Model for partitioning the non-phytoplankton absorption coefficient of seawater in the ultraviolet and visible spectral range into the contributions of non-algal particulate and dissolved organic matter

Non-algal particles and chromophoric dissolved organic matter (CDOM) are two major classes of seawater constituents that contribute substantially to light absorption in the ocean within the ultraviolet (UV) and visible (VIS) spectral regions.
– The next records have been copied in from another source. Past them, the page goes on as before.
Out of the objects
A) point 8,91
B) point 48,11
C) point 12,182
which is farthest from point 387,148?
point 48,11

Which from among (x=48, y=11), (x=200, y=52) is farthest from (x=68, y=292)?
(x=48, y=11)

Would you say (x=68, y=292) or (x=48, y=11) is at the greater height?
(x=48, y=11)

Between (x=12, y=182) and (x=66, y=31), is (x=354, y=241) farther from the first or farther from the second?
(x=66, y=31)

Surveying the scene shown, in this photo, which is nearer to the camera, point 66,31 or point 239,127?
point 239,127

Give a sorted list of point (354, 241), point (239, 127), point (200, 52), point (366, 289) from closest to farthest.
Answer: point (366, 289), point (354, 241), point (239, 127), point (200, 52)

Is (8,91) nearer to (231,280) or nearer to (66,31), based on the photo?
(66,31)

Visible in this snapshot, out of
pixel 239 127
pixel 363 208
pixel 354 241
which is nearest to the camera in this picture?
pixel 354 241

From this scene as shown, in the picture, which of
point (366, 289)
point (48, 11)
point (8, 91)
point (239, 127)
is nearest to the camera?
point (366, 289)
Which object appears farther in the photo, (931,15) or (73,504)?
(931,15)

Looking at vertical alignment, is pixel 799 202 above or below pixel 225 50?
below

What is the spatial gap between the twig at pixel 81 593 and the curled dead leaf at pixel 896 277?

The similarities in the spectral shape of these two constituent absorption coefficients, ad(λ) and ag(λ), respectively, have led to their common estimation as a single combined non-phytoplankton absorption coefficient, adg(λ), in optical remote-sensing applications. Given the different biogeochemical and ecological roles of non-algal particles and CDOM in the ocean, it is important to determine and characterize the absorption coefficient of each of these constituents separately. We describe an ADG model that partitions adg(λ) into ad(λ) and ag(λ). This model improves upon a recently published model [Appl. Opt. 58, 3790 (2019)APOPAI0003-693510.1364/AO.58.003790] through implementation of a newly assembled dataset of hyperspectral measurements of ad(λ) and ag(λ) from diverse oceanic environments to create the spectral shape function libraries of these coefficients, a better characterization of variability in spectral shape of ad(λ) and ag(λ), and a spectral extension of model output to include the near-UV (350–400 nm) in addition to the VIS (400–700 nm) part of the spectrum. We developed and tested two variants of the ADG model: the ADG_UV-VIS model, which determines solutions over the spectral range from 350 to 700 nm, and the ADG_VIS model, which determines solutions in the VIS but can also be coupled with an independent extrapolation model to extend output to the near-UV. This specific model variant is referred to as ADG_VIS-UVExt. Evaluation of the model with development and independent datasets demonstrates good performance of both ADG_UV-VIS and ADG_VIS-UVExt. Comparative analysis of model-derived and measured values of ad(λ) and ag(λ) indicates negligible or small median bias, generally within ±5% over the majority of the 350–700 nm spectral range but extending to or above 10% near the ends of the spectrum, and the median percent difference generally below 20% with a maximum reaching about 30%. The presented ADG models are suitable for implementation as a component of algorithms in support of satellite ocean color missions, especially the NASA PACE mission.